Friday, 20 July 2012

a letter...

Dear Judgemental Parent, 
I am really glad that your child is perfect. I know that your child would never have a tantrum anywhere at anytime. I also know that your child will do exactly what you tell them when you ask them first.

I know that your wonderful offspring would never throw anything, hit anything, or break anything. I know that your child is always well dressed in clean clothes. I know that you spend your time reading books with them, and helping them to understand the world around them. I know that your child can count to 10 - possibly in a different language, I know that your child can identify what colour something is, I know that your child can dress themselves, never has accidents whilst wearing big boy pants, and is now nappy free at night.

I would like to congratulate you on your amazing parenting skills.

Oh - I'd also like to congratulate you on having a child that has never seen the other side of life, and doesn't know that bad things can and do happen.

Because whilst you look at my boy with your judgemental eyes and see all the things he is and shouldn't be, all the things he can't do, but should be able to, all the things he does do that he shouldn't. I look at my boy and see how far he has come...I look with amazement at what he has overcome and what he has dealt with. And I see my boy with his smile and happiness, and I am proud.

Yes, he isn't perfect. No, he can't do those things that your child can. Yes, he will still throw a tantrum. But he has overcome some powerful stuff that I hope your child never has to deal with in their childhood.

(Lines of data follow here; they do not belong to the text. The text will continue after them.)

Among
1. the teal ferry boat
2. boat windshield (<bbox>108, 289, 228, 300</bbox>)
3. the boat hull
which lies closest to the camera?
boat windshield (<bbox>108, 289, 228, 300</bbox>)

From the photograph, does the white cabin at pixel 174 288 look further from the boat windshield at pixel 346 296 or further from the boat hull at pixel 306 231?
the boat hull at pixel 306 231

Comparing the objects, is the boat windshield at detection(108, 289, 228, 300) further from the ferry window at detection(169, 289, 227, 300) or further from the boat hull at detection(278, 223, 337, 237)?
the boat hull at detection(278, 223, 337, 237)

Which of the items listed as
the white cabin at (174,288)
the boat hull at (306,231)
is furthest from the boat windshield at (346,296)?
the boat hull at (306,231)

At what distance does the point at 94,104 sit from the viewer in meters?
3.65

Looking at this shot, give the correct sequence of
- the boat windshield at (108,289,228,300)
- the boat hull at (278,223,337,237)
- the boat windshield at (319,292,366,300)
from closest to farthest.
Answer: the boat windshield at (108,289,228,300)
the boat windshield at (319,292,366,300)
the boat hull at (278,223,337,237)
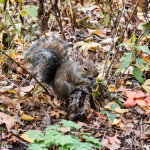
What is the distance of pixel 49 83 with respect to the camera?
3.03 metres

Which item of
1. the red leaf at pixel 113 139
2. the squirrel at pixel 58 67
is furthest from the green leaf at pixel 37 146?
the squirrel at pixel 58 67

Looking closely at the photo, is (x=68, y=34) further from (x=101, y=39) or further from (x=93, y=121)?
(x=93, y=121)

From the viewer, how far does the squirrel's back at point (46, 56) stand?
276 cm

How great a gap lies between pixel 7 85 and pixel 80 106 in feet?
3.31

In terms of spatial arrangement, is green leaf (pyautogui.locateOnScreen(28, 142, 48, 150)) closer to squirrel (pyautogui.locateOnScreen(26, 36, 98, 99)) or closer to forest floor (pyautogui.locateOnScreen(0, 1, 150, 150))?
forest floor (pyautogui.locateOnScreen(0, 1, 150, 150))

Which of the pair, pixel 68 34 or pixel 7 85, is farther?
pixel 68 34

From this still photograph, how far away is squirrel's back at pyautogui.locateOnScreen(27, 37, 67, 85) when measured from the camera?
2763 mm

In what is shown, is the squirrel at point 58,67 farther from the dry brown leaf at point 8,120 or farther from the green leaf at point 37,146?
the green leaf at point 37,146

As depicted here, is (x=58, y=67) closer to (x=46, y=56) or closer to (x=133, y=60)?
(x=46, y=56)

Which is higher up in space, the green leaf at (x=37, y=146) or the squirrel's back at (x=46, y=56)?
the squirrel's back at (x=46, y=56)

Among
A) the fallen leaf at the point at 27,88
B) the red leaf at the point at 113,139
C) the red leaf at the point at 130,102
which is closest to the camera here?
the red leaf at the point at 113,139

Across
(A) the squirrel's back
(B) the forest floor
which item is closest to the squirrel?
(A) the squirrel's back

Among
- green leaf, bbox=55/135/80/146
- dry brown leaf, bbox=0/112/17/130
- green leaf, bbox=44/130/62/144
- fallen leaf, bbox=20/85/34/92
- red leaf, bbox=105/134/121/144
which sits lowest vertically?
red leaf, bbox=105/134/121/144

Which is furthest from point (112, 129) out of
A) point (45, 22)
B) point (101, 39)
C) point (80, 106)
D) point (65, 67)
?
point (101, 39)
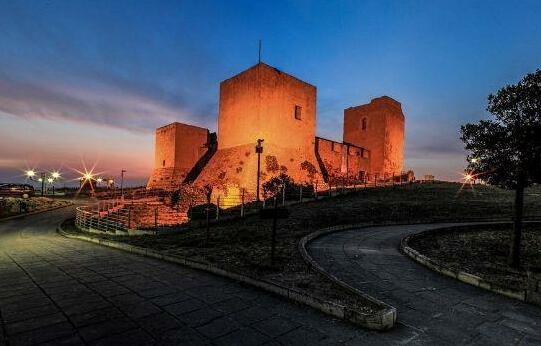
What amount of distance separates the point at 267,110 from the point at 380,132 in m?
18.8

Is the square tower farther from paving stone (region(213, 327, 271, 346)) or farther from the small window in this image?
paving stone (region(213, 327, 271, 346))

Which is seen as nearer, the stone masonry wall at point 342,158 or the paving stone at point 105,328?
the paving stone at point 105,328

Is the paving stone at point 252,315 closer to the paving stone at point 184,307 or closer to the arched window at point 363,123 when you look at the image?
the paving stone at point 184,307

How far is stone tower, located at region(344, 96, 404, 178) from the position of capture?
36513mm

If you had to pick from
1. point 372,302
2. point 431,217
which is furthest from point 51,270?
point 431,217

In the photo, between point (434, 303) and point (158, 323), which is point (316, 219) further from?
point (158, 323)

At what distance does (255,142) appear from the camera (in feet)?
76.0

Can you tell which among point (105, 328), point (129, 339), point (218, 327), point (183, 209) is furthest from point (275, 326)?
point (183, 209)

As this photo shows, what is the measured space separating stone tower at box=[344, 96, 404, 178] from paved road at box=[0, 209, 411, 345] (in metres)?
34.0

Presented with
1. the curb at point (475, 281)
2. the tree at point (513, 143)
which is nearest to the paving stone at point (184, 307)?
the curb at point (475, 281)

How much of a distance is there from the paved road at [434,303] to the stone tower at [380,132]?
103ft

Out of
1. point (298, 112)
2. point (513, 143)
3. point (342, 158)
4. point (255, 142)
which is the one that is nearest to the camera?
point (513, 143)

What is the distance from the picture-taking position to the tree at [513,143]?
19.4 feet

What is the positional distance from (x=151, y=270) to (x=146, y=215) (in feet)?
46.0
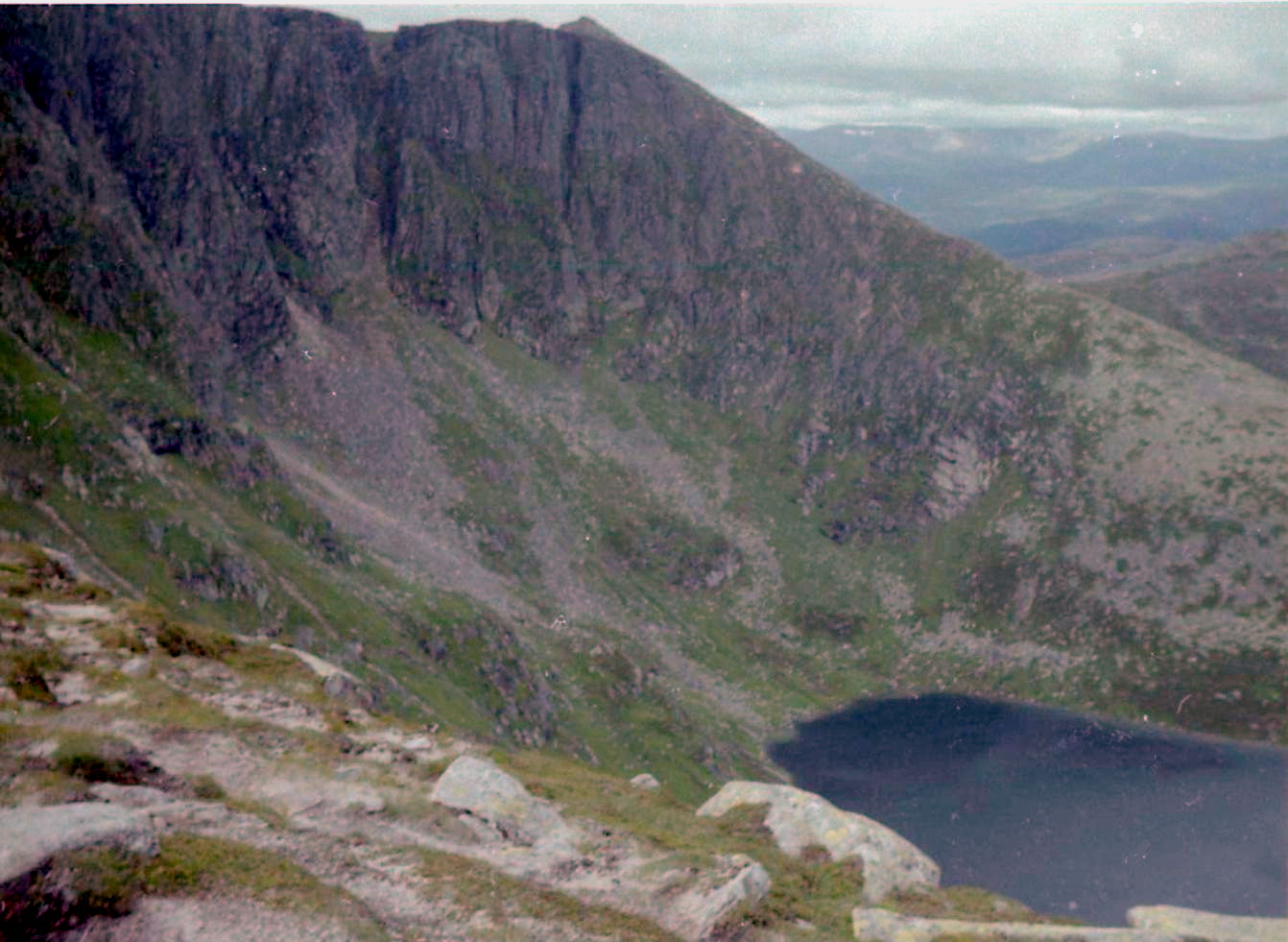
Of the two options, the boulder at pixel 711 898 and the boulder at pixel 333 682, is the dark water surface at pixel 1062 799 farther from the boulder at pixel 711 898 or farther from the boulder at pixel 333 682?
the boulder at pixel 711 898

My boy has lost two sets of parents - his birth parents and his foster parents.
My boy has moved at the age of two, to a completely different life, with new people and new expectations.
My boy didn't walk outside the house until he was 2
My boy was pre-verbal at 2
My boy met his parents at aged 2
My boy is still learning what it means to be in a family - forever


You stand there and shake your head at my boy; I stand and watch in wonder. And I am proud of him and how far he has come.

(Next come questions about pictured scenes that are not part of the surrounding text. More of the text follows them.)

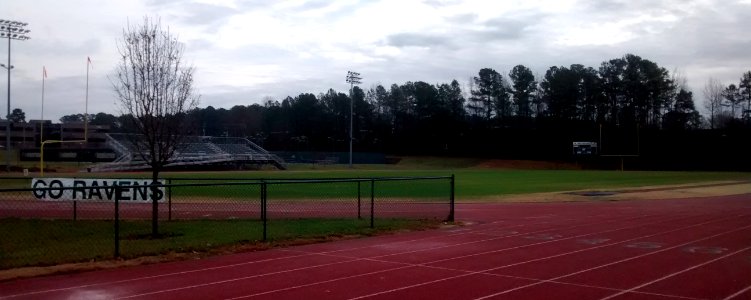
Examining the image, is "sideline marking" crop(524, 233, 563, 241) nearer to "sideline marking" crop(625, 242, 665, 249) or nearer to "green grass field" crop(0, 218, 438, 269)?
"sideline marking" crop(625, 242, 665, 249)

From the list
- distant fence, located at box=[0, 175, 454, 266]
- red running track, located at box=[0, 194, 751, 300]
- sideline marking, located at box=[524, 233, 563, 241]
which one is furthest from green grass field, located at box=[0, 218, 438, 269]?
sideline marking, located at box=[524, 233, 563, 241]

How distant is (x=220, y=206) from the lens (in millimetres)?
27438

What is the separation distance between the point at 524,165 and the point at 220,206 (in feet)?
275

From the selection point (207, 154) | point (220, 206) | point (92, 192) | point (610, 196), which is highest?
point (207, 154)

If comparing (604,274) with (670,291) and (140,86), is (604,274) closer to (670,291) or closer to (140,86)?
(670,291)

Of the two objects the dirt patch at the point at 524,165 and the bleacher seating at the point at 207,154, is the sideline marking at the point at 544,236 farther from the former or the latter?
the dirt patch at the point at 524,165

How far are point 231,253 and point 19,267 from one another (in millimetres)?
4158

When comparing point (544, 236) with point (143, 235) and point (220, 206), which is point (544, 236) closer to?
point (143, 235)

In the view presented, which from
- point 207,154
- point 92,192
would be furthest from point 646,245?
point 207,154

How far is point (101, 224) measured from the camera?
64.3 feet

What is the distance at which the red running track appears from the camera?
1045 centimetres

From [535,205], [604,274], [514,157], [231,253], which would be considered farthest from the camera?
[514,157]

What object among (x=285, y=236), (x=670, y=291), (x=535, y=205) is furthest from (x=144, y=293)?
(x=535, y=205)

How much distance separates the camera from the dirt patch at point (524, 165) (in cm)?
10069
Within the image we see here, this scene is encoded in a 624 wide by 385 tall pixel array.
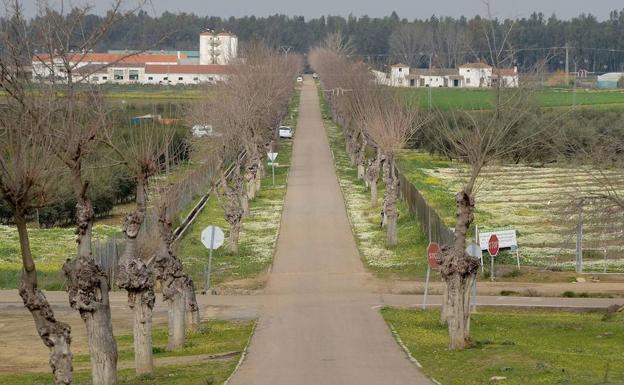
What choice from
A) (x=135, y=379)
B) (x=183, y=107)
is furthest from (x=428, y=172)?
(x=135, y=379)

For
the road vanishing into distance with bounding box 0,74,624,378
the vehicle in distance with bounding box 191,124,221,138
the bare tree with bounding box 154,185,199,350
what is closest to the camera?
the road vanishing into distance with bounding box 0,74,624,378

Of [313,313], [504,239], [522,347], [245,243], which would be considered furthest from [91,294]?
[245,243]

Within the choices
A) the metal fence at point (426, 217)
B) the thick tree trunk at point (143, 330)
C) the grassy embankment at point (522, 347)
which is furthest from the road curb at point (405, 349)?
the metal fence at point (426, 217)

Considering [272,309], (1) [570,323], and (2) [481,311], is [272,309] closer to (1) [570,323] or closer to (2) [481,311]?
(2) [481,311]

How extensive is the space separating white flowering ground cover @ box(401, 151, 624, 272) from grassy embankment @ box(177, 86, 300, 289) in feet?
25.7

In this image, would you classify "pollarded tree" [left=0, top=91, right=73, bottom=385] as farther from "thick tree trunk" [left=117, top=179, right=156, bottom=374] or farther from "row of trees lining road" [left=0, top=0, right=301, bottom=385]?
"thick tree trunk" [left=117, top=179, right=156, bottom=374]

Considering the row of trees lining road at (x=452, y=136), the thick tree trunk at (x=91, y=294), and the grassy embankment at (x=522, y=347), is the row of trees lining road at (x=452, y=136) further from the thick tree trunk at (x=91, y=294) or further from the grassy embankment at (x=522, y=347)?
the thick tree trunk at (x=91, y=294)

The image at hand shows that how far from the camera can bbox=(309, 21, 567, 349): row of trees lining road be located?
24719 mm

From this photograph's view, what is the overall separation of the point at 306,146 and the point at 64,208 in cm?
4146

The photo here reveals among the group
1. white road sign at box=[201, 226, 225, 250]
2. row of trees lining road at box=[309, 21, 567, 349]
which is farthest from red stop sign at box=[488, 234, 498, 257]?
white road sign at box=[201, 226, 225, 250]

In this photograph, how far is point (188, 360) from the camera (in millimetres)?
24484

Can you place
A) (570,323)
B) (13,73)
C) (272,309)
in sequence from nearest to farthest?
(13,73), (570,323), (272,309)

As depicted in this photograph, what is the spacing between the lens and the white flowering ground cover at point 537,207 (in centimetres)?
3447

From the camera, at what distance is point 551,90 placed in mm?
115500
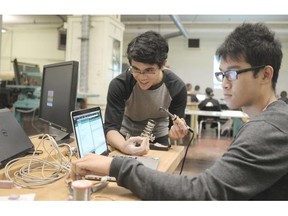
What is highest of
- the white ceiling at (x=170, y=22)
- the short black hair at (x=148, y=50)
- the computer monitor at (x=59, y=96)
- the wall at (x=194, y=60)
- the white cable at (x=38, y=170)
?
the white ceiling at (x=170, y=22)

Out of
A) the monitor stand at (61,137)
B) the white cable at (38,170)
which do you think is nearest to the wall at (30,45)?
the monitor stand at (61,137)

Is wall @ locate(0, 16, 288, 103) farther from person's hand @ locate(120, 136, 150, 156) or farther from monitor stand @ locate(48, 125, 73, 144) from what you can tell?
person's hand @ locate(120, 136, 150, 156)

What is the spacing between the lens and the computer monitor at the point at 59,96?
1.54m

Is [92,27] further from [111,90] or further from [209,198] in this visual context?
[209,198]

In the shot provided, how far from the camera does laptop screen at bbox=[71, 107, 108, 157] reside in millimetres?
1174

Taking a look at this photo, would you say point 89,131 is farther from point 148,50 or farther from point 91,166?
point 148,50

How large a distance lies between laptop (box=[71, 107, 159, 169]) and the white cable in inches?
4.1

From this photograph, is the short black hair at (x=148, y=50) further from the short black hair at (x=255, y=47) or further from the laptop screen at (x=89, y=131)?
the short black hair at (x=255, y=47)

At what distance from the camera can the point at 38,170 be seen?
1191 millimetres

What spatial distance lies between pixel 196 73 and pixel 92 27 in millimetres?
6311

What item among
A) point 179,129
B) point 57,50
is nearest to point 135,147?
point 179,129

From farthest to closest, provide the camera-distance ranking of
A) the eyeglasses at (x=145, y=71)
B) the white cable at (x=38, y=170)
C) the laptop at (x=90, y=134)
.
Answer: the eyeglasses at (x=145, y=71) → the laptop at (x=90, y=134) → the white cable at (x=38, y=170)

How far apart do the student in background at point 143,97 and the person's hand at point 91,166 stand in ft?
1.73

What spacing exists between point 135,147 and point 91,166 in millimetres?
569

I know that he will get there and be an amazing young man in a few years time. He has dealt with more than most people deal with in their adult lifes - and I hope he continues to deal with the fall out with grace and wonder not bitterness.

Yes, I look at him with eyes full of love; but he deserves that. I know he's not perfect, but I know that he is perfect for us.

10 comments:

Gil said...

He IS perfect for you! I'm so glad you see that side and celebrate everything that is very much worth celebrating! Screw the judgemental parent.

the boy's behaviour said...

Absolutely - screw the judgemental parent and all the judgemental people.
Our kids have so much to contend with emotionally that sometimes the other 'normal' stuff takes a bit longer...so what!

Well done to your son on coming so far already x

http://mrkhmusings.wordpress.com said...

Hi from ICLW :) This is a heart breakingly beautiful post. Your boy has overcome things adults won't even have so screw those judgmental parents indeed!

Patience said...

What a beautiful post. Thank you for sharing this. Hoping that your son doesn't have to face the judgement of people like her in the years to come.

Here from ICLW

Emily said...

Preach it, sister.

Ren said...

Hello from ICLW! Judgmental people are so aggravating - they have not been in your shoes, or your sons - they should not have such opinions.

Grrrr

Unknown said...

Well said.

Stopping by from ICLW,
Kerry @ Our New Normal
www.our-new-normal.com

Ducky said...

What a wonderful post. Your son will have seen the difficulties in life but also have the opportunities because of you. I'm sure he will be a great young man.

ICLW #27

Liddy said...

Preach It!

Glad to see you blogging (okay, I know I was the one who took the hiatus). Yet, it is so nice to see a familiar place as I am making my return.

An ICLW Visit from #63
liddy @ the unfair struggle (mfi, speedskating, 1st 2ww)

Callamaz00! said...

So glad my first glimpse at your blog was this post. Loved it. I was picturing those judgmental parents swallowing your words whole, and choking on them a little. I'm glad you found my blog through ICLW, so that I could find yours. Looking forward to following your journey.